How can I integrate my new insights into my daily doing as a leader?
I am reflecting back on a 3-day, leadership training with my inspiring co-trainer: Everhard Uphoff. We worked with 14 highly motivated participants, eager to learn how they can increase their impact as a leader in their organisation. Back home I’ve spent the next 2 days coaching more leaders, this time, reflecting on a 20-week leadership learning journey.
Both groups struggle with the same challenge:
How can I integrate my new insights into my daily doing?
If you recognise that struggle, here are my 10 best suggestions:
Learning starts with a deliberate effort to do something differently.

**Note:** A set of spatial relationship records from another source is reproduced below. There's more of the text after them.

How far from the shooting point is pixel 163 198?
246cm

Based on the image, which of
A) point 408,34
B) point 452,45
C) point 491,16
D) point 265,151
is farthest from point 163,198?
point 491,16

Identify meetings or work situations in which you want to try out a certain insight, tool or behavior, e.g. active listening, giving compliments, setting boundaries.
Recruit an accountability partner.
This can be a fellow participant, a mentor, a friend or a coach. Tell them what you’re planning to learn and invite them to ask you about your progress.
Design your work situation as a research situation.
Observe how others do it. Do you want to practice open questions? Observe how someone how mastered this uses them. Do you want to improve your team meetings? How do the people you find efficient structure them? How do they talk? Either put a block note next to you, or use a digital document. Write your research question and then turf, observe, jot down observations or test a model – do it for a day or a week. Next step: see item 4.
Keep it small.
What is the smallest action with the biggest impact you can practice? One micro change at a time. Embed it in things you do anyways. For example: Take the stairs. Start a meeting with a powerful question (“What in your work gave you the most energy last week?”)
Make it stick.
Challenge yourself to try out one small thing for a day, then another day, then another day and so on. Use the Covey-method of time planning: first put the the ‘big rocks’ in your agenda (an hour of reflection, a lunch with your accountability partner), then the smaller rocks (15 minutes of journalling or 10 minutes meditation), then the small sand grains (see item 4).
Reward yourself for your progress.
Literally pat yourself on the shoulder or stand in power pose when you have managed a new skill. Show yourself the ‘Becker-fist’. Reward your body memory with a serotonin pose! Share about it on LinkedIn. Do something you like as a reward. Don’t skip this!
Teach what you want to learn.
Tell others about what you have learned. Announce a 20 minute learning nugget to your team about a topic you want to dive in yourself. Then deliver. Scale it up to a one-hour workshop. It is incredible how we start to ‘own’ knowledge once we share it.
Create space for reflection.
Allow yourself a window in which you don’t let new information enter your brain, but review your notes. Stare out of the window. Reflect of what you have heard, seen, experienced. I call this ‘sourdough time’
Tape or record yourself.
This is a challenging one! Do it! It’s scary, but it works!
Tap into your intrinsic motivation.Why do you want to learn this skill? Imagine yourself having mastered it. Use the power of visualisation
You can do it.
And whatever you do: keep a growth mindset. Ask for feedback along the way!
Continue the Learning Journey: Embrace your growth and celebrate your achievements
Learning starts with deliberate effort and a commitment to try new things. By incorporating these tips into your leadership journey, you can create lasting change and increase your impact as a leader. I encourage you to embrace a growth mindset, seek feedback, and celebrate your progress along the way. I would love to hear what works for you on your learning journey. Happy learning!